In this case, the challenges to Attorney Koehn's conduct are sufficiently circumscribed that they may be resolved solely on the basis of the trial record. We reach this conclusion in part because the conflict of interest claim was addressed at a hearing before the district court, and the record contains an affidavit from Mr. Koehn regarding this issue. When Mr. Fish first objected to his trial counsel's conduct at the sentencing hearing, the district court judge took the opportunity to comment on his assessment of counsel's trial performance. Moreover, when pressed at oral argument, counsel assured the court that his client desired that the matter be addressed at this stage.

2. Having concluded, we think properly, that no conflict of interest existed, the court was under no further obligation to engage Mr. Fish in a colloquy to determine whether he was willing to waive any potential conflict that later might arise out of his counsel's prior associations with Mr. Gulmire. See Cerro, 872 F.2d at 787 (stating that there is no need to discuss a potential conflict with the defendant when the court has ruled out the possibility of a conflict); see also Levy, 25 F.3d at 153 (stating that, if a conflict is revealed, the court is obligated to inquire whether disqualification or waiver is appropriate).
3. To the extent the appellant raises this argument to support a claim of an actual conflict of interest, we note that he can point to no evidence in the record to substantiate such a claim. This potential conflict was discussed prior to trial and determined not to give rise to a genuine conflict. Mr. Fish has provided us with no reason to disagree with the district court's conclusion in this regard.
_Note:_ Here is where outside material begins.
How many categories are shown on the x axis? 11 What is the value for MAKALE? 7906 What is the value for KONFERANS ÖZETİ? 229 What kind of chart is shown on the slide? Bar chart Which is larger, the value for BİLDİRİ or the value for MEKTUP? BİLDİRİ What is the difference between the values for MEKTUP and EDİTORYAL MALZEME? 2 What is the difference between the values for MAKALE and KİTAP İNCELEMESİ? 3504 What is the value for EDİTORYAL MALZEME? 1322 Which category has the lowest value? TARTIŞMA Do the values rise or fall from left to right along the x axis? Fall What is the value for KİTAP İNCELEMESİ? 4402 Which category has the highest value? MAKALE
4. The conclusion that Koehn's performance was not deficient is bolstered by the district court's statement following the jury's verdict that "I especially want to compliment defense counsel because I think you did a lot with what you had to work with." Again, at sentencing, the point at which Fish first raised objections to his trial counsel's conduct, the judge stated that "from the court's viewpoint at least, you were very ably represented by a very resourceful attorney who exhausted every available defense that you had in an effort to portray to this jury the image of an individual who was not at the scene and had not had any connection with the robbery, even in spite of some overwhelming evidence." Because the trial judge had the opportunity to observe counsel's performance during trial, he is in the best position to assess the overall performance and prejudice. See Kamel, 965 F.2d at 497 n. 36; see also Guinan v. United States, 6 F.3d at 473 (Easterbrook, J., concurring) (stating that the "trial judge is best situated to assess overall performance and prejudice"). The trial judge's insights, therefore, may assist this court in drawing conclusions from the written record.